Thank you, Mindy. Good afternoon everyone. I’d like to welcome you to our call. And thank you for joining us today as we provide you with an update on our third quarter of 2014.
I’m going to start with an update on the 1002 program, provide some context on the PPAR designation and the process for reviewing the two-year carcinogenicity studies we will receive this quarter, make some general comments on the LDL cholesterol space and summarize our upcoming milestones.
Rick will review a summary of our financial results from the third quarter and then we will open the call to your questions. So, first, I want to highlight that October was truly transformational for Esperion.
We reported positive top-line results from the Phase 2b 008, clinical study in patients with hypercholesterolemia with or without statin intolerance results that exceeded our own high internal expectations.
1002 treated patients achieved LDL cholesterol lowering of up to 30% as monotherapy compared with 21% in the Ezetimibe group and LDL reductions of almost 50% 1002 was added to Ezetimibe. The full results from the 008 study were submitted for presentation at our major medical meeting scheduled to be held in the first part of 2015.
Two weeks after those results were announced, we completed our first and only follow-on offering totaling almost $100 million at a nice premium to the IPO price, sufficiently funding Esperion and the 1002 program into 2018 and through the completion of our Phase 3 program.
Over the past few months, we’ve also achieved a couple of additional 1002 development program milestones. In July, we initiated the Phase 2 014 study in 144 patients with both hypercholesterolemia and hypertension.
As you may recall, a retrospective analysis of our Phase 2a program showed a statistically significant reduction in systolic blood pressure with 1002 in patients with elevated blood pressure.

□ □ □ □ □ □ □

> **WHAT TO WORK ON**:
Rewrite the call transcript starting at "Two weeks after" and ending at "elevated blood pressure.", swapping "follow-on offering" out for "secondary offering". The data after this are separate material, apart from the call transcript.

[Stored data entries]
□ □ □ □ □ □ □

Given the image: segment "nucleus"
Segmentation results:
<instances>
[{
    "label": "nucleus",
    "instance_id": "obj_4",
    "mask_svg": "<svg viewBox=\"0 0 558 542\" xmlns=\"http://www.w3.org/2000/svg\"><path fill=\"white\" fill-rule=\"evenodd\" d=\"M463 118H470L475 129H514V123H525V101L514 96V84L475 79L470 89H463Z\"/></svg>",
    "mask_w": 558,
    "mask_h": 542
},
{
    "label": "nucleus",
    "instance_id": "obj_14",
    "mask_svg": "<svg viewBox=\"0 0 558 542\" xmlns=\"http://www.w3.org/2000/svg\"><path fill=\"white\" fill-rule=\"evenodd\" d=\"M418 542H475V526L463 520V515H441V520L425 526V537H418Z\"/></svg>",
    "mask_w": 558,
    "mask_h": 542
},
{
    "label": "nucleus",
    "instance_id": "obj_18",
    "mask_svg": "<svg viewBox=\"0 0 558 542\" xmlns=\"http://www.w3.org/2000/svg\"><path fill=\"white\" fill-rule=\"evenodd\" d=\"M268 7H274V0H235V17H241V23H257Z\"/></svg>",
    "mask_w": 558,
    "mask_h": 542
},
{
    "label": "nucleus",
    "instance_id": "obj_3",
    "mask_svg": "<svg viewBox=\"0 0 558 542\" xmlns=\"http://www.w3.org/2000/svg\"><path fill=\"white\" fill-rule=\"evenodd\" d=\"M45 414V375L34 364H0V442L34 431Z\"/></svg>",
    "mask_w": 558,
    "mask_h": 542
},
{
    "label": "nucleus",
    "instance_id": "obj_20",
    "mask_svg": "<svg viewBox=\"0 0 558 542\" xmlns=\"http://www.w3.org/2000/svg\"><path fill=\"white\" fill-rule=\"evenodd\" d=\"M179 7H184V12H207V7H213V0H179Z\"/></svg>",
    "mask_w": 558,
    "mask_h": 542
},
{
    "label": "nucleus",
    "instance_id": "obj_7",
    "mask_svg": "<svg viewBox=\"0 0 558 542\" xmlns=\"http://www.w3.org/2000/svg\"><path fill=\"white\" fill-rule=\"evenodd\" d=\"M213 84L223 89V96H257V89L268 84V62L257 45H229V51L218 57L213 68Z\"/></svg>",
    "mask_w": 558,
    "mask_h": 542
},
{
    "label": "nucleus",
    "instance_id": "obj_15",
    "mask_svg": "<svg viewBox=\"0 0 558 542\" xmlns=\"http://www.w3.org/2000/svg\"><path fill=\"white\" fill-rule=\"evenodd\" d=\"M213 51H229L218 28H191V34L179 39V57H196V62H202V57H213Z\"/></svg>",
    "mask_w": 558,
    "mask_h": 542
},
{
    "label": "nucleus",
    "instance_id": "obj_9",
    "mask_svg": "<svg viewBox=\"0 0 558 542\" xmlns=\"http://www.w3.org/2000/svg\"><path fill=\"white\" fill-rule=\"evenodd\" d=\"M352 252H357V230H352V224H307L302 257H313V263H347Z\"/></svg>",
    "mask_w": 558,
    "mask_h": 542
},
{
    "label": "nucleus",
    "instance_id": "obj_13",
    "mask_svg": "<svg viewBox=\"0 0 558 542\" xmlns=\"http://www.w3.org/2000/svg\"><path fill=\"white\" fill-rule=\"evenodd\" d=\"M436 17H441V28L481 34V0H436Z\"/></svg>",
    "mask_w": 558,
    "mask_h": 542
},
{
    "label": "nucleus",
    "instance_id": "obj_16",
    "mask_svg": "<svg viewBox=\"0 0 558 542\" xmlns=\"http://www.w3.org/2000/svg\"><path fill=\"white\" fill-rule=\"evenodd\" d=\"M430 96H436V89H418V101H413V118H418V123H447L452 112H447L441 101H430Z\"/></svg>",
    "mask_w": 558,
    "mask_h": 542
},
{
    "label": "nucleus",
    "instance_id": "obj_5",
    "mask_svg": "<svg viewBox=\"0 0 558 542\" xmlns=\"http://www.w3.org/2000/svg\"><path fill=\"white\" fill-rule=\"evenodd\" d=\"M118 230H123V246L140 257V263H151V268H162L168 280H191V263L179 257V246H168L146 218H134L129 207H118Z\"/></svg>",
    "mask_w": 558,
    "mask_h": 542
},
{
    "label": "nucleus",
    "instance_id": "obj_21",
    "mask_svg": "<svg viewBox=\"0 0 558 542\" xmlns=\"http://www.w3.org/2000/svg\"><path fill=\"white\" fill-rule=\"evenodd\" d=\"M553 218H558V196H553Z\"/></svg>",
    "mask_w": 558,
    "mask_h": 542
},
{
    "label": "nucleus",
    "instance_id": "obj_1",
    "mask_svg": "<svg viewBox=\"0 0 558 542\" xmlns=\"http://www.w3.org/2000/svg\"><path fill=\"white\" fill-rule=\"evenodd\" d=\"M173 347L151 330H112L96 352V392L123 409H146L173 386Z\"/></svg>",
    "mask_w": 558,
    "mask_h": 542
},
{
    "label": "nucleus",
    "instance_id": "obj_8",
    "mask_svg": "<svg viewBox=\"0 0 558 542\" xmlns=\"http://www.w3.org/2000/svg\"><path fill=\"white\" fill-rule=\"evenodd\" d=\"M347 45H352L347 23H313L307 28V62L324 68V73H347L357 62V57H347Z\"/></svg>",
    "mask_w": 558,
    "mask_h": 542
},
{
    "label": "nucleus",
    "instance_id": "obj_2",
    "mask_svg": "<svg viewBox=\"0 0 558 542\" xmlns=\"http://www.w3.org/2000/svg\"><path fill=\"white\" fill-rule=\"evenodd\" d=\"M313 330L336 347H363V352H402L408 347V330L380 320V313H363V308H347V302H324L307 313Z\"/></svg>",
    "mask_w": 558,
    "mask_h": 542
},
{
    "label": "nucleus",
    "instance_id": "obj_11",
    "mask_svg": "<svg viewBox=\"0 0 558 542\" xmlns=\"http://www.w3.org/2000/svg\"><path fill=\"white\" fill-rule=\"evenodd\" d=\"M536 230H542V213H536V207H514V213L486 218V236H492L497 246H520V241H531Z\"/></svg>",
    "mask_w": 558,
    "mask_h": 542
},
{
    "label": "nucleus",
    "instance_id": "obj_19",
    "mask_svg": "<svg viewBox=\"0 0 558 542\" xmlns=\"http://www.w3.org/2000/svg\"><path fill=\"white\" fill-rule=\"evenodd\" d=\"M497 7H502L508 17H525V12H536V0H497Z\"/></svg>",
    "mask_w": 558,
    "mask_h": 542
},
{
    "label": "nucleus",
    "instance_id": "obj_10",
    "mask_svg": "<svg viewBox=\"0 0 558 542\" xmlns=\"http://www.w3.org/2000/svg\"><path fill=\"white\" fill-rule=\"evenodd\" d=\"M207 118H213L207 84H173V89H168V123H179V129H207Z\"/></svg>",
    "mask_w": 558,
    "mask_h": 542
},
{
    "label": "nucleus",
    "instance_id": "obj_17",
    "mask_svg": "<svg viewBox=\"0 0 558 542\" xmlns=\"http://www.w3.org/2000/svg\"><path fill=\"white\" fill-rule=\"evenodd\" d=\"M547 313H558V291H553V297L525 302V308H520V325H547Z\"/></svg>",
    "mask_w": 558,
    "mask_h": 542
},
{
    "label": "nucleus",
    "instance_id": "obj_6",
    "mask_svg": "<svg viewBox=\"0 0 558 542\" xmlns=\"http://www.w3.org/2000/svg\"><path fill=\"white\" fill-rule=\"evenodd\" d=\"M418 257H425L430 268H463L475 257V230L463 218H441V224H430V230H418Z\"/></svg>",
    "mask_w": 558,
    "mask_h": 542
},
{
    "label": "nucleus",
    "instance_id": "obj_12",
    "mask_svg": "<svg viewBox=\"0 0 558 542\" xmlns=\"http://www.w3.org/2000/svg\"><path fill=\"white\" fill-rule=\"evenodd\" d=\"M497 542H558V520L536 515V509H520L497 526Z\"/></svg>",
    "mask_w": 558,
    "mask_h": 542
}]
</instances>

□ □ □ □ □ □ □

> **TASK OUTPUT**:
Two weeks after those results were announced, we completed our first and only secondary offering totaling almost $100 million at a nice premium to the IPO price, sufficiently funding Esperion and the 1002 program into 2018 and through the completion of our Phase 3 program.
Over the past few months, we’ve also achieved a couple of additional 1002 development program milestones. In July, we initiated the Phase 2 014 study in 144 patients with both hypercholesterolemia and hypertension.
As you may recall, a retrospective analysis of our Phase 2a program showed a statistically significant reduction in systolic blood pressure with 1002 in patients with elevated blood pressure.